Your goal: Reproduce every one of the records below word for word, but leave out the pictures.

┏━━

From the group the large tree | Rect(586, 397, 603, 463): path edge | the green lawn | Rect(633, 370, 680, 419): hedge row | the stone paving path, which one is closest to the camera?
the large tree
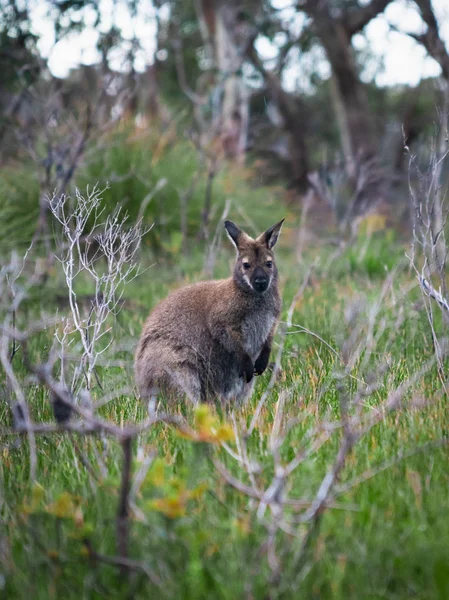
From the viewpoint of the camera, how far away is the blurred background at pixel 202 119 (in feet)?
31.6

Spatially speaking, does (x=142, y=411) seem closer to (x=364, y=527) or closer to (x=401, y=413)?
(x=401, y=413)

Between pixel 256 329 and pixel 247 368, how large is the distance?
0.34 m

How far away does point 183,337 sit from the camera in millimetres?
5188

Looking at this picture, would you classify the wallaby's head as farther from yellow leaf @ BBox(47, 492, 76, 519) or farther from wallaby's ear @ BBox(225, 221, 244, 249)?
yellow leaf @ BBox(47, 492, 76, 519)

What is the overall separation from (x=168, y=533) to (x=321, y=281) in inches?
249

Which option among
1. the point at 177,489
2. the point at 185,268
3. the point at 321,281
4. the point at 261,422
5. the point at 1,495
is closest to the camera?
the point at 177,489

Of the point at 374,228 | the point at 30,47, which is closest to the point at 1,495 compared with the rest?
the point at 30,47

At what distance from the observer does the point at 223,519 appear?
306 cm

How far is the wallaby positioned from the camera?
16.7ft

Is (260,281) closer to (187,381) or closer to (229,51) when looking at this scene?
(187,381)

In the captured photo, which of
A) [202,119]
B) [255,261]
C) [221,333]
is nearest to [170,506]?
[221,333]

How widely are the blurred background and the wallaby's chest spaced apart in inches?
54.5

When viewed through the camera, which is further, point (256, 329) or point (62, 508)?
point (256, 329)

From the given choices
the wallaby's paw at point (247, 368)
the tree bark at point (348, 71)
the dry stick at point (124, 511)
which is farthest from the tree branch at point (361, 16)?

┗━━

Output of the exercise:
From the group the large tree | Rect(586, 397, 603, 463): path edge | the green lawn | Rect(633, 370, 680, 419): hedge row | the stone paving path, which one is closest to the camera?
the large tree
From the viewpoint of the camera, how far away is the blurred background at pixel 202 119 (in feet)?
31.6

Spatially speaking, does (x=142, y=411) seem closer to (x=364, y=527) or closer to (x=401, y=413)?
(x=401, y=413)

Between pixel 256 329 and pixel 247 368, how large is the distance?
0.34 m

How far away does point 183,337 sit from the camera in millimetres?
5188

Looking at this picture, would you classify the wallaby's head as farther from yellow leaf @ BBox(47, 492, 76, 519) or farther from wallaby's ear @ BBox(225, 221, 244, 249)?
yellow leaf @ BBox(47, 492, 76, 519)

What is the overall separation from (x=168, y=533) to (x=321, y=281) in inches?
249

Which option among
1. the point at 177,489
2. the point at 185,268
3. the point at 321,281
4. the point at 261,422
5. the point at 1,495
is closest to the camera?
the point at 177,489

Of the point at 374,228 | the point at 30,47, which is closest to the point at 1,495 compared with the rest?
the point at 30,47

At what distance from the observer does the point at 223,519 appear?
306 cm

How far is the wallaby positioned from the camera?
16.7ft

Is (260,281) closer to (187,381) or closer to (229,51) when looking at this scene?
(187,381)

In the captured photo, which of
A) [202,119]
B) [255,261]
C) [221,333]
is nearest to [170,506]?
[221,333]

How widely are the blurred background and the wallaby's chest spaced apart in inches?
54.5

When viewed through the camera, which is further, point (256, 329) or point (62, 508)?
point (256, 329)

From the given choices
the wallaby's paw at point (247, 368)
the tree bark at point (348, 71)
the dry stick at point (124, 511)
which is farthest from the tree branch at point (361, 16)?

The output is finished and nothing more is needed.